#Menyongsongkemerdekaan
Ik ben Mak Havelaar, die den koffieveilingen te Nederlandsche Handel-Maatschappij bijwoonde. --- Max Havelaar, 1860.
Begitulah kalimat pembuka novel itu. Datar. Di atas kertas, seolah tiada yang genting. "Saya Max Havelaar, yang menghadiri lelang kopi di Nederlandsche Handel-Maatschappij." Dalam struktur kolonial, "lelang kopi" adalah eufemisme dari penderitaan panjang para tani bumiputra.

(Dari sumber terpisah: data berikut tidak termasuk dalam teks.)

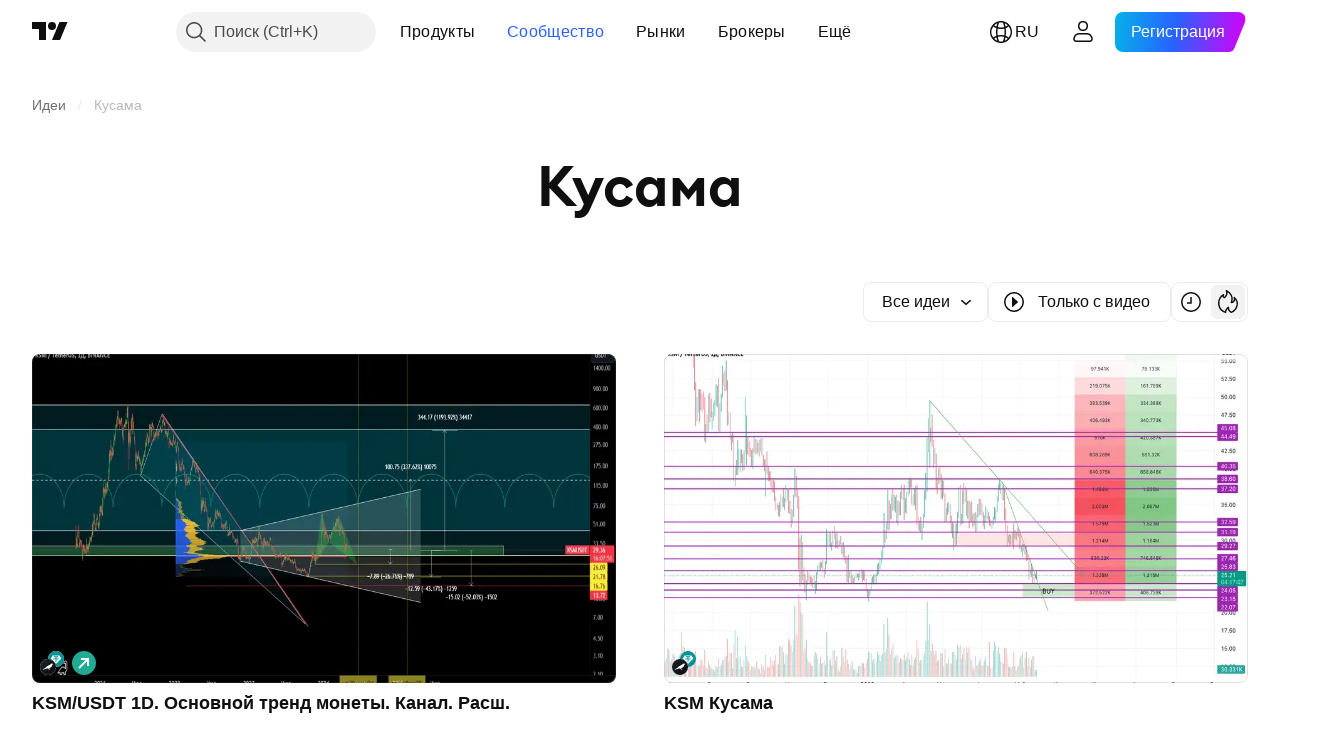

--- FILE ---
content_type: application/javascript; charset=utf-8
request_url: https://static.tradingview.com/static/bundles/ru.37783.596e81f11d096717f990.js
body_size: 1904
content:
(self.webpackChunktradingview=self.webpackChunktradingview||[]).push([[37783,25467,97837,37117,94830],{137597:e=>{e.exports=["от {username}"]},527427:e=>{e.exports=["Фильтры"]},516954:e=>{e.exports=["Платный скрипт"]},959698:e=>{e.exports=["Комментировать"]},256257:e=>{e.exports=["Брокер"]},237744:e=>{e.exports=["Биржа"]},706475:e=>{e.exports=["д"]},557655:e=>{e.exports=["ч"]},836883:e=>{e.exports=["м"]},649930:e=>{e.exports=["мес"]},477814:e=>{e.exports=["г"]},923230:e=>{e.exports=["Пт"]},930961:e=>{e.exports=["Пн"]},894748:e=>{e.exports=["Сб"]},875005:e=>{e.exports=["Вс"]},392578:e=>{e.exports=["Ср"]},608765:e=>{e.exports=["Чт"]},244254:e=>{e.exports=["Вт"]},212702:e=>{e.exports=["Оценить"]},13132:e=>{e.exports=["Май"]},326715:e=>{e.exports=["через %s"]},644500:e=>{e.exports=["Все идеи"]},656123:e=>{e.exports=["Все типы"]},227072:e=>{e.exports=["Апр"]},528896:e=>{e.exports=["Апрель"]},546450:e=>{e.exports=["Авг"]},811081:e=>{e.exports=["Август"]},830194:e=>{e.exports=["Навигационная цепочка"]},515462:e=>{e.exports=["Хорошо"]},532084:e=>{e.exports=["Дек"]},890082:e=>{e.exports=["Декабрь"]},99625:e=>{e.exports=["Удалить публикацию"]},852484:e=>{e.exports=["Обучение"]},309653:e=>{e.exports=["Обучающие идеи"]},510640:e=>{e.exports=["Выбор редакции"]},576362:e=>{e.exports=["Рекомендованный"]},302507:e=>{e.exports=["Фев"]},581069:e=>{e.exports=["Февраль"]},922928:e=>{e.exports=["Пт"]},503570:e=>{e.exports=["Пятница"]},43914:e=>{e.exports=["Скрипт с ограниченным доступом. Свяжитесь с автором для получения доступа."]},921636:e=>{e.exports=["Скрипт с ограниченным доступом. Вам предоставили доступ."]},184549:e=>{e.exports=["Индикаторы"]},961384:e=>{e.exports=["Фильтр типа идеи"]},562310:e=>{e.exports=["Янв"]},100200:e=>{e.exports=["Январь"]},853786:e=>{e.exports=["Июл"]},206608:e=>{e.exports=["Июль"]},800429:e=>{e.exports=["Июн"]},661487:e=>{e.exports=["Июнь"]},560007:e=>{e.exports=["Слишком много лайков"]},912179:e=>{e.exports=["Окт"]},137997:e=>{e.exports=["Октябрь"]},897141:e=>{e.exports=["Только с открытым кодом"]},728257:e=>{e.exports=["Длинная"]},709642:e=>{e.exports=["Библиотеки"]},837150:e=>{e.exports=["Пн"]},419573:e=>{e.exports=["Понедельник"]},437117:e=>{e.exports=["Ещё"]},819863:e=>{e.exports=["Подробная навигационная цепочка"]},776342:e=>{e.exports=["Популярные"]},913015:e=>{e.exports=["Свежие"]},910230:e=>{e.exports=["Актуальное"]},125734:e=>{e.exports=["Май"]},92767:e=>{e.exports=["Мар"]},193878:e=>{e.exports=["Март"]},294830:e=>{e.exports=["Пометка для автора"]},814107:e=>{e.exports=["Здесь пока ничего нет"]},526899:e=>{e.exports=["Ноя"]},604607:e=>{e.exports=["Ноябрь"]},874992:e=>{e.exports=["Следующая страница"]},674913:e=>{e.exports=["Сортировать по дате"]},872299:e=>{e.exports=["Сортировать по популярности"]},592921:e=>{e.exports=["Сортировать по актуальности"]},232273:e=>{e.exports=["Сб"]},130348:e=>{e.exports=["Суббота"]},292278:e=>{e.exports=["Скрипт защищён"]},346703:e=>{e.exports=["Фильтр типа скрипта"]},424753:e=>{e.exports=["Другие публикации"]},806816:e=>{e.exports=["Сен"]},632179:e=>{
e.exports=["Сентябрь"]},13009:e=>{e.exports=["Короткая"]},455087:e=>{e.exports=["Показывать только видеоидеи"]},468709:e=>{e.exports=["Больше публикаций"]},376924:e=>{e.exports=["Показывать только скрипты с открытым кодом"]},629383:e=>{e.exports=["Стратегии"]},377493:e=>{e.exports=["Вс"]},661480:e=>{e.exports=["Воскресенье"]},508670:e=>{e.exports=["Страница {num}"]},632147:e=>{e.exports=["Нумерация страниц"]},871177:e=>{e.exports=["Индикатор Pine Script®"]},601470:e=>{e.exports=["Библиотека Pine Script®"]},359681:e=>{e.exports=["Стратегия Pine Script®"]},717184:e=>{e.exports=["Предыдущая страница"]},690593:e=>{e.exports=["Приватная идея"]},627458:e=>{e.exports=["Приватный скрипт"]},963929:e=>{e.exports=["Вы оценили уже много идей сегодня! Подождите немного, просмотрите наши графики, а затем попробуйте ещё раз позже."]},711532:e=>{e.exports=["Ср"]},894226:e=>{e.exports=["Среда"]},771388:e=>{e.exports=["Чт"]},879137:e=>{e.exports=["Четверг"]},763690:e=>{e.exports=["Здесь пока ничего нет, но вы можете почитать тысячи других публикаций."]},767138:e=>{e.exports=["Торговые идеи"]},811916:e=>{e.exports=["Вт"]},682160:e=>{e.exports=["Вторник"]},97837:e=>{e.exports=["Обновлено"]},224263:e=>{e.exports=["Только с видео"]},403823:e=>{e.exports=["год"]},426940:e=>{e.exports=["день"]},2046:e=>{e.exports=["месяц"]},105756:e=>{e.exports=["один час"]},464017:e=>{e.exports=["только что"]},71460:e=>{e.exports=["{dayName} {specialSymbolOpen}в{specialSymbolClose} {dayTime}"]},632811:e=>{e.exports=["{specialSymbolOpen}Последн.{specialSymbolClose} {dayName} {specialSymbolOpen}в{specialSymbolClose} {dayTime}"]},689399:e=>{e.exports=["{specialSymbolOpen}Сегодня в{specialSymbolClose} {dayTime}"]},534437:e=>{e.exports=["{specialSymbolOpen}Завтра в{specialSymbolClose} {dayTime}"]},285799:e=>{e.exports=["{specialSymbolOpen}Вчера в{specialSymbolClose} {dayTime}"]},817856:e=>{e.exports=["%d час","%d часа","%d часов","%d часов"]},515185:e=>{e.exports=["%d месяц","%d месяца","%d месяцев","%d месяцев"]},584890:e=>{e.exports=["%d минута","%d минуты","%d минут","%d минут"]},909806:e=>{e.exports=["%d год","%d года","%d лет","%d лет"]},72685:e=>{e.exports=["{count} пользователь оценил","{count} пользователя оценили","{count} пользователей оценили","{count} пользователей оценили"]},595139:e=>{e.exports=["{count} комментарий","{count} комментария","{count} комментариев","{count} комментариев"]}}]);

--- FILE ---
content_type: image/svg+xml
request_url: https://s3-symbol-logo.tradingview.com/crypto/XTVCKSM.svg
body_size: 355
content:
<!-- by TradingView --><svg width="18" height="18" xmlns="http://www.w3.org/2000/svg"><path fill="url(#paint0_linear)" d="M0 0h18v18H0z"/><path d="M14.322 5.412c-.225-.203-.475-.355-.775-.405-.375-.051-.75.202-1 .38-.25.177-.75.634-.95.811-.2.177-.7.279-1.524.786C9.248 7.49 6.05 9.57 6.05 9.57h.825L3.15 11.52h.375L3 11.928c.3.076.6.025.875-.127v.127s4.424-1.774 5.273-1.318l-.525.152c.05 0 .875.05.875.05.05.356.25.685.55.863.5.33.525.532.525.532s-.25.101-.25.254a2.28 2.28 0 011.425 0s-.025-.153-.375-.254c-.35-.152-.65-.38-.875-.71-.2-.279-.275-.634-.15-.963.125-.33.55-.507 1.425-.963 1.024-.533 1.274-.938 1.4-1.268.124-.33.374-.938.474-1.242.1-.279.275-.507.5-.71.275-.152.575-.279.85-.38.05.025-.5-.431-.675-.558z" fill="#fff"/><defs><linearGradient id="paint0_linear" x1="3.349" y1="3.122" x2="21.904" y2="24.434" gradientUnits="userSpaceOnUse"><stop stop-color="#1A1E21"/><stop offset="1" stop-color="#06060A"/></linearGradient></defs></svg>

Benedict Anderson dalam Language and Power menyebut Max Havelaarsebagai "salah satu pernyataan protes politik paling ampuh yang pernah ditulis dalam bahasa Eropa." Bukan hanya karena keberanian teksnya, tetapi karena kedalaman sastranya. Multatuli---nama pena dari Eduard Douwes Dekker---bukan saja menulis sebagai saksi kolonialisme, melainkan sebagai orang dalam yang membongkar dosa bangsanya sendiri.
Multatuli berarti "aku telah banyak menderita"---dari bahasa Latin multum tuli. Tapi siapa yang menderita di sini? Apakah sang penulis? Ataukah para petani di Lebak, yang hidupnya dikeringkan oleh sistem tanam paksa? Barangkali keduanya. Atau barangkali nama itu hanya topeng---yang memantulkan penderitaan mereka yang tak bisa menulis.
Nama ini, Multatuli, bukan sekadar pilihan artistik. Ia adalah kredo: pernyataan iman seorang Eropa terhadap kemanusiaan yang lebih luas dari bangsa dan kekuasaan. Ia membela bangsa yang bukan miliknya, karena yang ia miliki tinggal satu: hati nurani.
Ketika novel Max Havelaarterbit pada 1860, Belanda tersentak. Surat-surat rahasia pemerintah kolonial mulai bocor. Ada sebuah kutipan menarik dari laporan Direktur Urusan Hindia Belanda, Jhr. Mr. A.P.J. van den Bosch, kepada parlemen pada 1861:
"Het boek van Multatuli heeft schade toegebracht aan het aanzien van het koloniaal bestuur. De schrijver toont zich als een revolutionair en als een verrader van zijn stand."
(Buku Multatuli telah merusak wibawa pemerintahan kolonial. Penulisnya tampil sebagai seorang revolusioner dan pengkhianat terhadap kaumnya sendiri.)
Dan dalam pengertian inilah Multatuli menjadi lebih dari sekadar nama. Ia menjadi sosok yang ditakuti, karena ia memilih keberpihakan. Ia membela Saidjah dan Adinda, bukan hanya sebagai tokoh fiksi, tetapi sebagai kenyataan yang tak bisa dituliskan oleh sistem laporan kolonial.